** Set tasks **
1. In the court opinion excerpt about the garnishment appeal, under which statute did Schenewerk file the equitable garnishment action?
2. Continue the court opinion excerpt about the garnishment appeal, picking up after its final sentence.

On April 6, 2005, Schenewerk filed an equitable garnishment action pursuant to Section 379.200 RSMo (2000) 1 against Kohler and Mid-Century in order to collect the policy limits and statutory interest under the policy issued by Mid-Century to Kohler in partial satisfaction of the underlying judgment. Both parties moved for summary judgment. The trial court ruled Kohler’s homeowner’s insurance policy issued by Mid-Century did not afford coverage for the underlying judgment. Schene-werk now appeals.

It is well-settled that when considering an appeal from a grant of summary judgment, we review the record in the light most favorable to the nonmovant. ITT Commercial Fin. v. Mid-America Marine, 854 S.W.2d 371, 376 (Mo. banc 1993). Our review is essentially de novo. Id. The criteria on appeal for testing the propriety of summary judgment are no different from those employed by the trial court to determine the propriety of sustaining the motion initially. Id. A summary judgment movant has the burden to establish a legal right to judgment flowing from facts about which there is no genuine dispute. Id. at 378. “The moving party bears the burden of establishing a right to judgment as a matter of law.” Powel v. Chaminade College Preparatory, Inc., 197 S.W.3d 576, 580 (Mo. banc 2006).

In his sole point on appeal, Schenewerk challenges the trial court’s grant of summary judgment in favor of Mid-Century on two grounds. First, Schenewerk claims Kohler’s dirt bike fell within the motor vehicle exemption, and therefore, Mid-Century must afford coverage for the damages he suffered as a result of the accident which occurred on Kohler’s property. Mid-Century disagrees, arguing the dirt bike fell within an exclusion from coverage and was not covered by the language of the exemption. Alternatively, Schenewerk asserts the phrase “used only on an insured location” is ambiguous. As a result, Schenewerk argues any ambiguity should be construed strictly against Mid-Century and in favor of affording Kohler coverage.

Data excerpts:
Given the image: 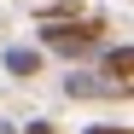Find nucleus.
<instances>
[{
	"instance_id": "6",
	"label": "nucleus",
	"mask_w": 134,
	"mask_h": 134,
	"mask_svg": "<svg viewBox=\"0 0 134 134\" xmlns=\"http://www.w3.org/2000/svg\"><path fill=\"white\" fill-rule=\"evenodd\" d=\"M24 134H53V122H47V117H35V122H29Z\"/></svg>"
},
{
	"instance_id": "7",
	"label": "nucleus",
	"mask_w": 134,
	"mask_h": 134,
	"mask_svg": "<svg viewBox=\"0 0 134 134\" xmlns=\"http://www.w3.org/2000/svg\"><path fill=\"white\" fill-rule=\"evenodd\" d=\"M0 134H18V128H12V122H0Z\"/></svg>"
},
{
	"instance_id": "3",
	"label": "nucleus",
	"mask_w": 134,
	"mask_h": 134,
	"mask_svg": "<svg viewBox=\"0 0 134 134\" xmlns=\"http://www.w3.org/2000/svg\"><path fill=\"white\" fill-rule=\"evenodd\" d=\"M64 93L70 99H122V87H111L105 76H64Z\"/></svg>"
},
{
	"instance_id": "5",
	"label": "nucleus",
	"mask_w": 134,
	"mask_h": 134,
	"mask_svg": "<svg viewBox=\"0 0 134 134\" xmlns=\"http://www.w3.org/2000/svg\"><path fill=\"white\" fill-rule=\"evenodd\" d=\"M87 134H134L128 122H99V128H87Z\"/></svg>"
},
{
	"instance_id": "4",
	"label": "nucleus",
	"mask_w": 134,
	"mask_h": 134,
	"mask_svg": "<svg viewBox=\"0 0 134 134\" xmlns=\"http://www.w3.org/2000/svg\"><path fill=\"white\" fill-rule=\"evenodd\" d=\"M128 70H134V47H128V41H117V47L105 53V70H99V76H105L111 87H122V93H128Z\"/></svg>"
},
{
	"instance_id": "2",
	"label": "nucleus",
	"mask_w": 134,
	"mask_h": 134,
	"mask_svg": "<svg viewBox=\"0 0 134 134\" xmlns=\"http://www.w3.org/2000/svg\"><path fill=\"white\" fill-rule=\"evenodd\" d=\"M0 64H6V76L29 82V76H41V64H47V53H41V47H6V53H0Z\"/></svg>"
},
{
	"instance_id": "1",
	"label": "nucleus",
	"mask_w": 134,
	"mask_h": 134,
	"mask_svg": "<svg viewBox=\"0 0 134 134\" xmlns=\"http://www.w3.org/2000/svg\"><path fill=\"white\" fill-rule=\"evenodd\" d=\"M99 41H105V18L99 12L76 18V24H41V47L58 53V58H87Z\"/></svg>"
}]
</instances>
...
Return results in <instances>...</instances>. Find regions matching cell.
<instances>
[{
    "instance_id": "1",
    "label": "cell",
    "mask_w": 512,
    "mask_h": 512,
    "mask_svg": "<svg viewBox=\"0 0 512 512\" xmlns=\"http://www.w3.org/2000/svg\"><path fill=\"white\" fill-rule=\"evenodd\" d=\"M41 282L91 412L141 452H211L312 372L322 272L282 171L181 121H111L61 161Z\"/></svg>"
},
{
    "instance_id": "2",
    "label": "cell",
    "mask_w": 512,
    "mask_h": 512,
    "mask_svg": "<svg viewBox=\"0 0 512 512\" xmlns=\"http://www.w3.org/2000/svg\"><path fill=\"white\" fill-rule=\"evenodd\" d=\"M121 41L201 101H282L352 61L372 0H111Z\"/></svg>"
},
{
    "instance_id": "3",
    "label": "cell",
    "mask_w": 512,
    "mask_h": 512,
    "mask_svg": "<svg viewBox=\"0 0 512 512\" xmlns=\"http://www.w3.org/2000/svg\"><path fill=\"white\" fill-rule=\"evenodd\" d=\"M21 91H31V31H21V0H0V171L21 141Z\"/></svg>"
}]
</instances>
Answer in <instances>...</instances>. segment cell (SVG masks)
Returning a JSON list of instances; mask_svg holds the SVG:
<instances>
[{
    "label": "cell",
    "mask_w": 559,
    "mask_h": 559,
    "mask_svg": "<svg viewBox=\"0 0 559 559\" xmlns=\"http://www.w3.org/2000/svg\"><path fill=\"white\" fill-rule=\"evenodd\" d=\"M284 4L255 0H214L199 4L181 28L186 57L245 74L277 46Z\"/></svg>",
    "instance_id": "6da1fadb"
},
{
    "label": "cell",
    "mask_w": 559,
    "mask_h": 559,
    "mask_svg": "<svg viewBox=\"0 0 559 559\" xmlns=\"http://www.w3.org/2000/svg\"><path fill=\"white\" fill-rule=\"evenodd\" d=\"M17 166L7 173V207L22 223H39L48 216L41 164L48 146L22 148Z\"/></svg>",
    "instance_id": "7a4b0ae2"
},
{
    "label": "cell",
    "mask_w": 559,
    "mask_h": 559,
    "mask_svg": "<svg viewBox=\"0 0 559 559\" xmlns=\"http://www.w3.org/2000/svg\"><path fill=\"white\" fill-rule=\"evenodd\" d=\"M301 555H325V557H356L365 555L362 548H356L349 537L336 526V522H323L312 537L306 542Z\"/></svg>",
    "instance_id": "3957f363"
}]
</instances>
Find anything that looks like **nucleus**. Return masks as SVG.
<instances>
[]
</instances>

** Expected responses **
1. Section 379.200 RSMo (2000)

2.
The interpretation of an insurance policy is a question of law that this Court reviews de novo. Seeck v. Geico General Ins. Co., 212 S.W.3d 129, 132 (Mo. banc 2007). “When construing an insurance policy, we must give the words their plain meaning, consistent with the reasonable expectations, objectives, and intent of the parties.” Bowan ex rel. Bowan v. General Sec. Indemn. Co. of Arizona, 174 S.W.3d 1, 7 (Mo.App. E.D.2005). Within *663 that context, “[pjroper interpretation requires that we seek to harmonize all provisions of the policy to avoid leaving some provisions without function or sense.” Stone v. Farm Bureau Town & Country Ins. Co. of Missouri, 203 S.W.3d 736, 746 (Mo.App. S.D.2006) (quoting Kyte v. American Family Mut. Ins. Co., 92 S.W.3d 295, 299 (Mo.App. W.D.2002)). The insurer bears the burden of establishing that an exclusion to coverage applies. Shelter Mut. Ins. Co. v. Ballew, 203 S.W.3d 789, 792 (Mo.App. W.D.2006).

The homeowner’s policy issued by Mid-Century declares it “will pay those damages which an insured becomes legally obligated to pay because of bodily injury, property damage or personal injury resulting from an occurrence to which this coverage applies.” In “Section II-Exclusions,” the policy specifically states it will not cover “bodily injury, property damage, or personal injury which ... results from the ownership, maintenance, use, loading or unloading of ... motor vehicles.” The homeowner’s policy defines a “motor vehicle” in Definition 11 as:

a. a motorized land vehicle, including a trailer, semi-trailer or motorized bicycle, designed for travel on public roads.
b. any vehicle being towed or carried on a vehicle described in ll.a.
c. any other motorized land vehicle designed for recreational use off public roads.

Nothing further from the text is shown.